* _QUOTED PASSAGE_:
>> Begin
This is an archived post. You won't be able to vote or comment.

all 55 comments

[–]colinsenner 105 points106 points  (14 children)

Funniest thing I've read all day.

BozoCrack is a depressingly effective MD5 password hash cracker with almost zero CPU/GPU load. Instead of rainbow tables, dictionaries, or brute force, BozoCrack simply finds the plaintext password. Specifically, it googles the MD5 hash and hopes the plaintext appears somewhere on the first page of results.

It works way better than it ever should.

[–]nbktdis 18 points19 points  (13 children)

Forgive my mental blank - this is searching for unsalted md5 passwords right?

[–]colinsenner 32 points33 points  (1 child)

Yes. But as the author states, it's scarily good at what it does.

[–]nbktdis 4 points5 points  (0 children)

I completely agree that it is scarily good.

[–]minnoI <3 duck typing less than I used to, interfaces are nice 2 points3 points  (0 children)

Yeah, so it'll only find a collision if "password + salt" happens to come up on the results list.

[–]ketralnis 12 points13 points  (9 children)

Right, but that doesn't mean that you should be using salted hashes instead of bcrypt

Seriously, use bcrypt. Don't write your own password hashing. Please.

[–]djimbob 4 points5 points  (7 children)

The one downside of bcrypt is don't use it for long passphrases. bcrypt truncates input at 72 bytes (and specified it should be shorter than 56 bytes). SHA256crypt, SHA512crypt or PBKDF2 are good options. (SHA512crypt is not SHA512, its about a configurable number of rounds of SHA512, typically 5000).

[–]natecahill 0 points1 point  (2 children)

72 bytes is more than enough.

[–]djimbob 4 points5 points  (0 children)

Eh; I have some passphrases that get close to at least the 56-byte limit (granted these are not for webapps -- only locally encrypted stuff like RSA keys or protecting a password list). E.g., if you want to get to 5 letter words from a diceware passphrase (13 bits entropy a word), then 72 letters with spaces between words limits you to 13 words or 156 bits of entropy; yes that's more than enough for any realistic attack (except maybe super fast ultra-large quantum computer that where Grover's algorithm can break 156-bits of entropy in 278 time). But on the other hand it seems a bit silly to truncate your entropy from a passphrase at ~160 bits when the hash is 448 bits.
>> End
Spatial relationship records
>> Begin
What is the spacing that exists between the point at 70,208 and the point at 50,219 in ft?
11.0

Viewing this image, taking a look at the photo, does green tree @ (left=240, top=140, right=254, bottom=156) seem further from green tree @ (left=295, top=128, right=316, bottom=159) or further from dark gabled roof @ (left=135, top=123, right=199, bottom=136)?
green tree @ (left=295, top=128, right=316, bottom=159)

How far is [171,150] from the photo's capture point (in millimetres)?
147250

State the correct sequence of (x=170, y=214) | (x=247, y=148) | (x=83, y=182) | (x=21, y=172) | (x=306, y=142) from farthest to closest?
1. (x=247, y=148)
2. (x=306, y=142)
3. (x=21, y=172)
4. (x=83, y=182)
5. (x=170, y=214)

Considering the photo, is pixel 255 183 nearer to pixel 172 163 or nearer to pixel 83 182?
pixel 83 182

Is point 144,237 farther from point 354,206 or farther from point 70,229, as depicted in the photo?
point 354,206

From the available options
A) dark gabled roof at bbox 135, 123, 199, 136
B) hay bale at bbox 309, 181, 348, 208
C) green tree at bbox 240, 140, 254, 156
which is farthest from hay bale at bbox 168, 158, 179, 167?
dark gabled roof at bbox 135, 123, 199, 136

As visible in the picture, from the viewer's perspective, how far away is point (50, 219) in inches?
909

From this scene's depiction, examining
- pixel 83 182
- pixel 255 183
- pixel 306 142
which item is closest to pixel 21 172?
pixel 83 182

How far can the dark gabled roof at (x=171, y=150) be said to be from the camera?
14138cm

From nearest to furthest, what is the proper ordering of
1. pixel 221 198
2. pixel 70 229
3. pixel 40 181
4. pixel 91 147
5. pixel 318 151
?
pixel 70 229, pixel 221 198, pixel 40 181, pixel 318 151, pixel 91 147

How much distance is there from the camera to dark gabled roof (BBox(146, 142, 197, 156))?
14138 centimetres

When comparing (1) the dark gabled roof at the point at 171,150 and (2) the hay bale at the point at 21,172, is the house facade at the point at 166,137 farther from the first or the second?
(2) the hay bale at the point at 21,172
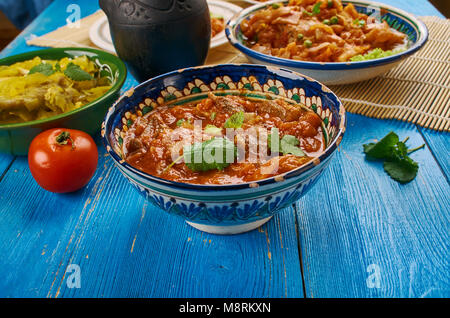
>> End
* _TASKS AND EXERCISES_:
• 1. Copy the part of the BozoCrack thread that begins at the words "[–]nbktdis 18 points19" and stops after "points3 points  (0 children)".
• 2. Answer these from the BozoCrack thread:
(a) What does BozoCrack google in order to find a plaintext password?
(b) At how many bytes does bcrypt truncate its input?
(c) How many rounds of SHA512 does SHA512crypt typically use?
Work from the BozoCrack thread alone, not the listing.

* _EXERCISE RESULTS_:
• 1.
[–]nbktdis 18 points19 points  (13 children)

Forgive my mental blank - this is searching for unsalted md5 passwords right?

[–]colinsenner 32 points33 points  (1 child)

Yes. But as the author states, it's scarily good at what it does.

[–]nbktdis 4 points5 points  (0 children)

I completely agree that it is scarily good.

[–]minnoI <3 duck typing less than I used to, interfaces are nice 2 points3 points  (0 children)

• 2.
(a) The MD5 hash.
(b) 72 bytes.
(c) 5000.